Laura Ackroyd sat at her computer that morning feeling stunned, mouth dry, eyes gritty and brain feeling too numb to respond to anything less than an earthquake. She had stayed late with Vicky Mendelson, guessing that she would not sleep if she went back to the empty flat. She had no hope that Michael Thackeray might have returned. In fact, she had very little hope that he would ever return, though the thought of bringing up a child alone was one which she still shied away from, barely able to contemplate the enormity of it, in spite of Vicky’s optimism. But eventually, realising that Vicky and David were becoming increasingly anxious to go to bed, she had torn herself away from her friends’ house and driven home, knocked back a couple of V and Ts and fallen into a doze on the sofa, before finally crawling into bed at three in the morning. But she had hardly slept, wakened at seven by the alarm from a fitful sleep from which even a deliberately chilly shower did not entirely rouse her. She got to work late, earning a filthy glance from Ted Grant, who missed very little that happened in his newsroom, and had since then alternated between gazing dead-eyed at her screen and making a few
telephone calls to try to track down David Murgatroyd, without success. The man was elusive, she thought, and deliberately so. But the more elusive he proved to be, the more determined she became to find him and get the interview she wanted and which had been half promised.

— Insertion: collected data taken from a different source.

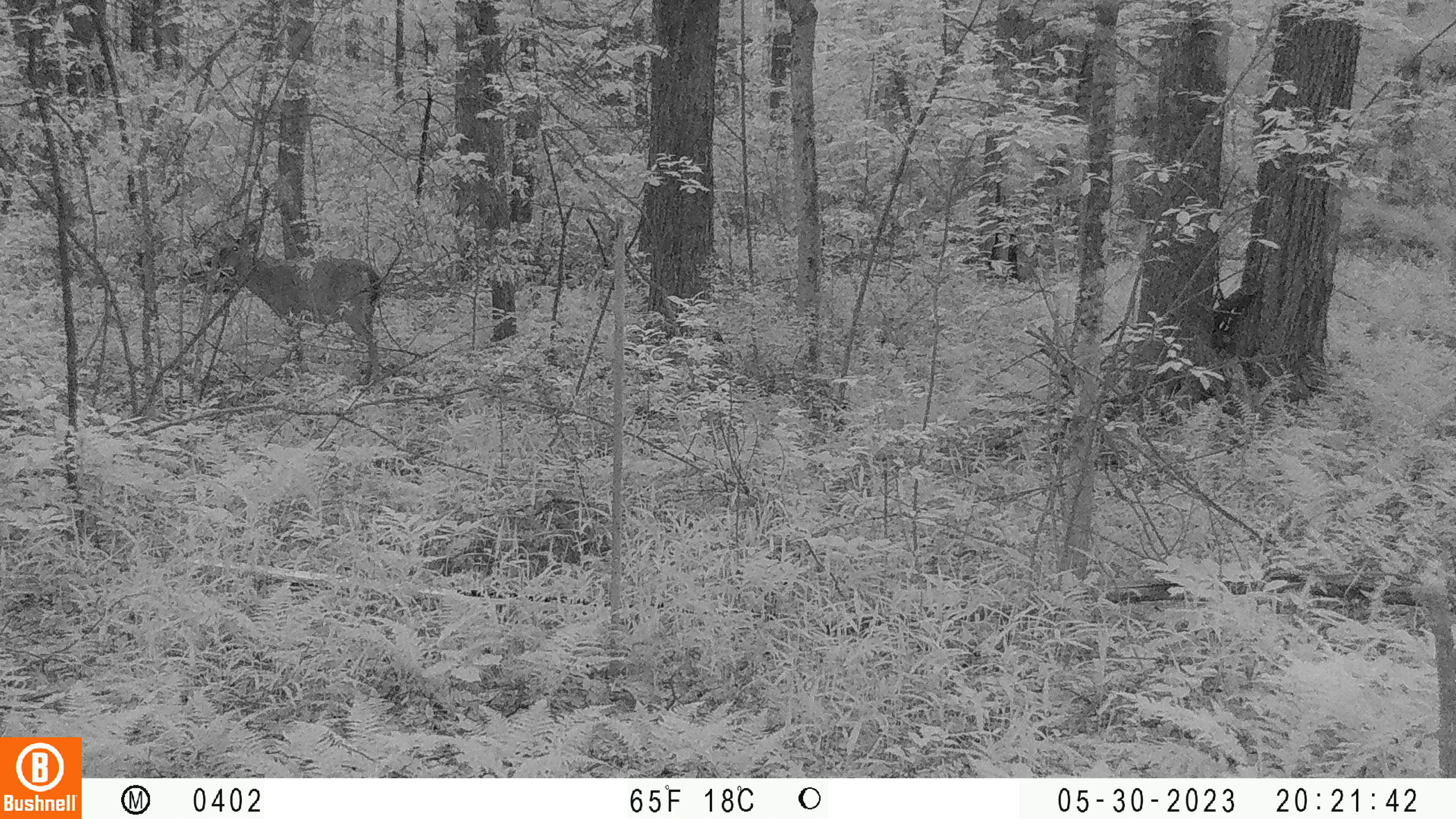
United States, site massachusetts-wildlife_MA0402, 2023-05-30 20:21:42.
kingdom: Animalia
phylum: Chordata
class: Mammalia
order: Artiodactyla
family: Cervidae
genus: Odocoileus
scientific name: Odocoileus virginianus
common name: white-tailed deer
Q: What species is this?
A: White-tailed deer (Odocoileus virginianus).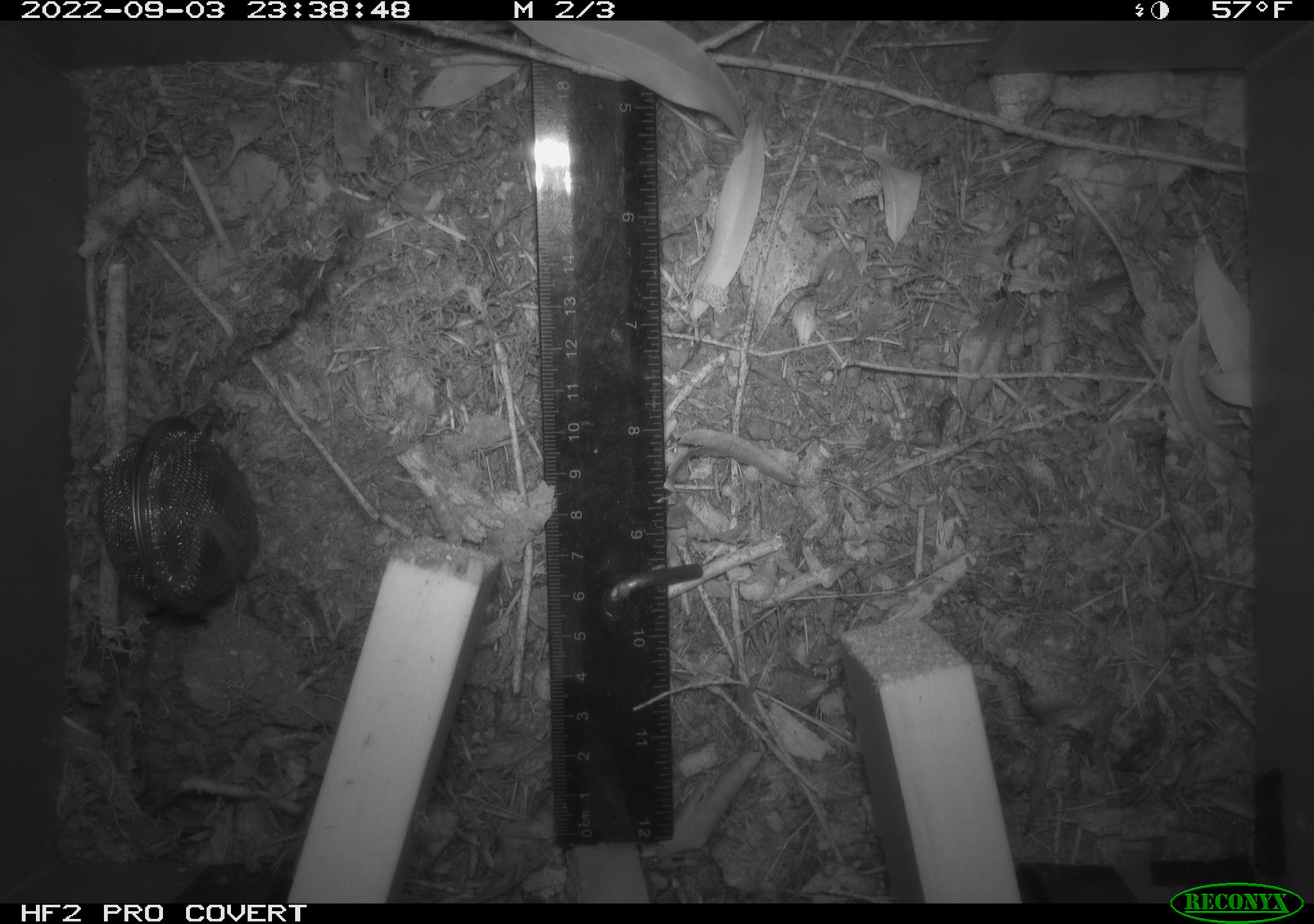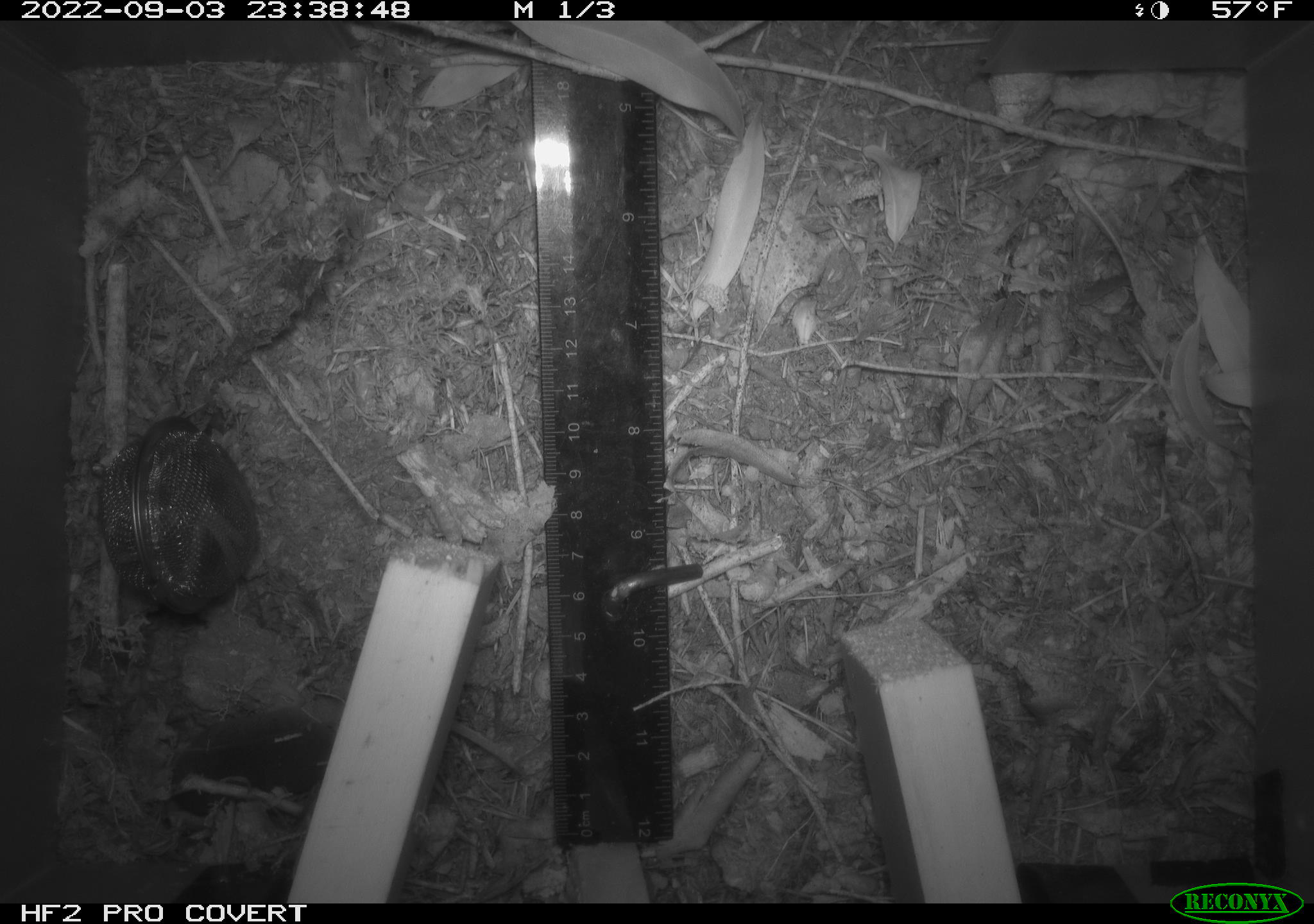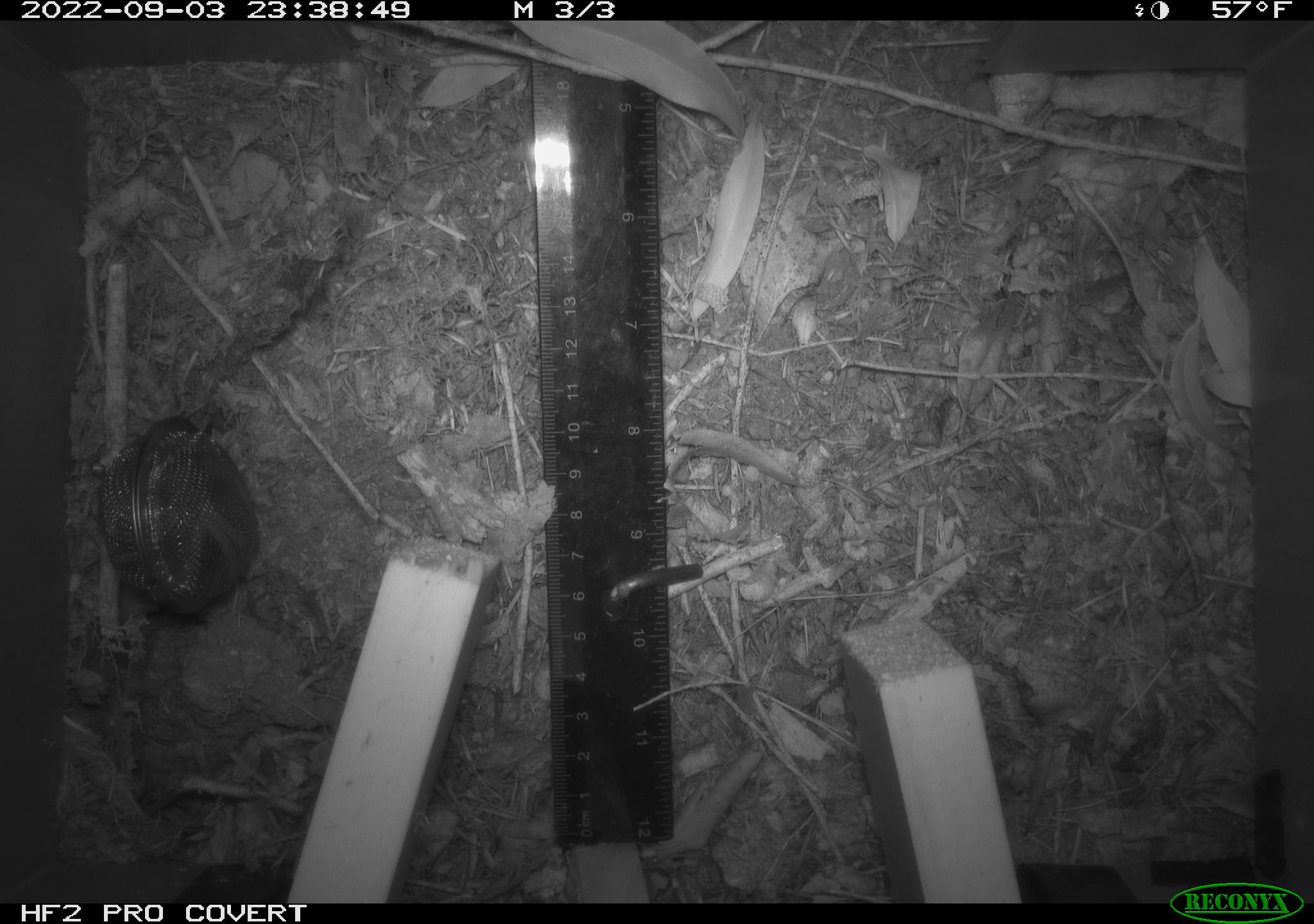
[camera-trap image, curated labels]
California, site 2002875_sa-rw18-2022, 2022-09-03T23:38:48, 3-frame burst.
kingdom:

But before she could call Winston Sanderson again on his London number to press her case, her phone rang with an incoming call. At the other end her grandmother sounded both angry and unusually hesitant.

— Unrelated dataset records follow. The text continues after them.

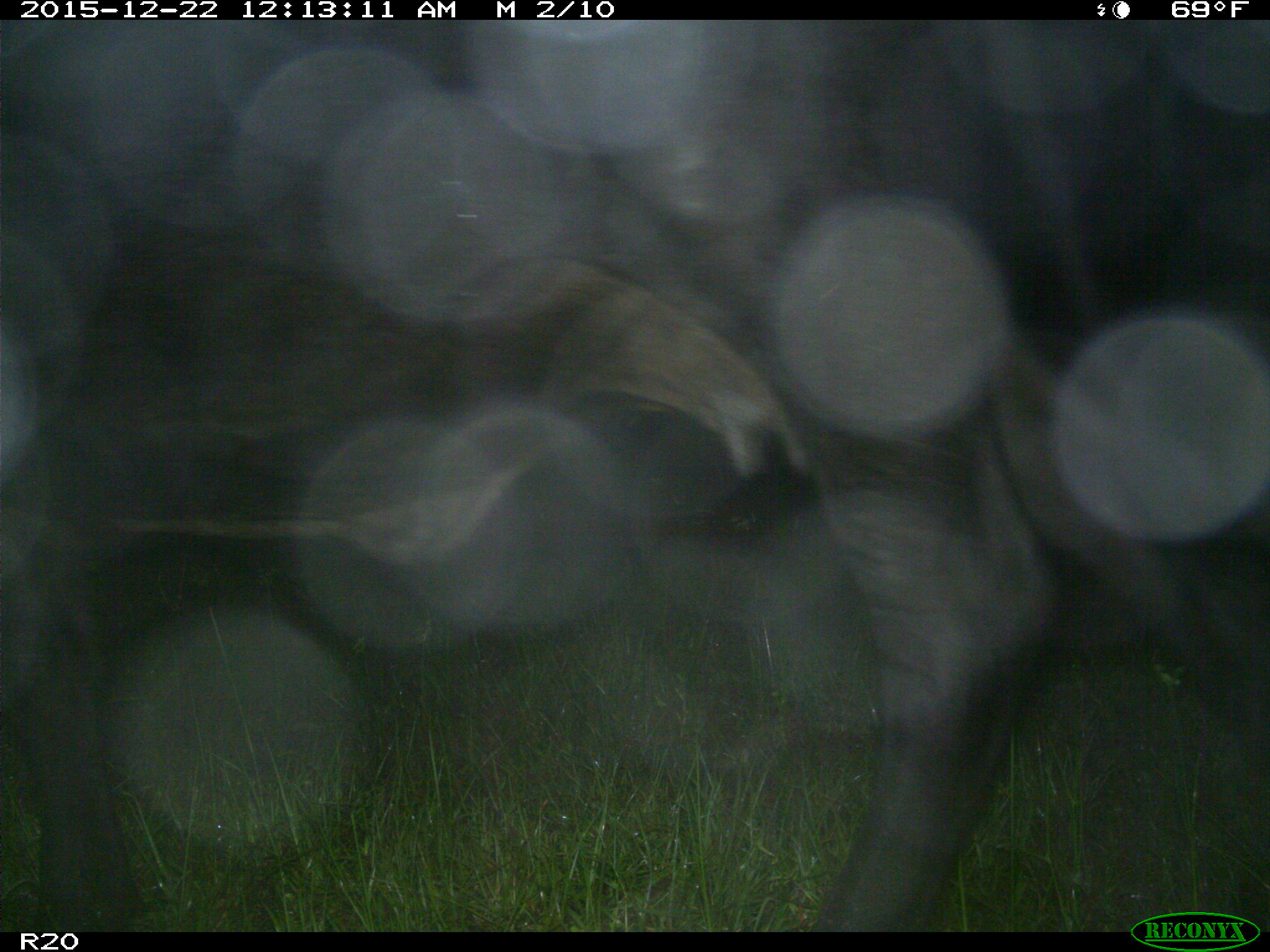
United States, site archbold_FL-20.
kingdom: Animalia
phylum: Chordata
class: Mammalia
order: Artiodactyla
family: Bovidae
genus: Bos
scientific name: Bos taurus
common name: domestic cow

‘What is it, Nan?’ Laura said, surprised but barely able to keep the impatience out of her voice. ‘Are you in Portugal? Was the journey OK?’ Joyce Ackroyd hesitated for a moment and then began to speak very quickly.
‘I’m sorry to bother you at work, pet, but it’s Debbie Stapleton,’ she said. ‘I’ve just had a call from Steve O’Mara, the parent governor, you know? He got me all the way out here on my mobile. It’s amazing, isn’t it? He says she’s been told to stop opposing the academy plan if she wants to be considered for the headship. And it’s a really nasty threat. You probably didn’t know. Not many people do.’

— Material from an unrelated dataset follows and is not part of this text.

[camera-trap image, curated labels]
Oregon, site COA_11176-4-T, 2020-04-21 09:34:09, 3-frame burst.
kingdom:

‘Know what, Nan?’ Laura broke in, not especially surprised at Joyce’s news. She already had the impression, after Ted Grant’s comments about pressure from the local council, that the supporters of the school plan would use any means open to them to push their proposal through.
‘She’s wide open to this sort of blackmail,’ Joyce said, her voice sinking to an embarrassed mumble.
‘Why?’ Laura asked, intrigued now, wondering what dark secret the apparently dedicated and squeaky-clean Debbie Stapleton might be concealing.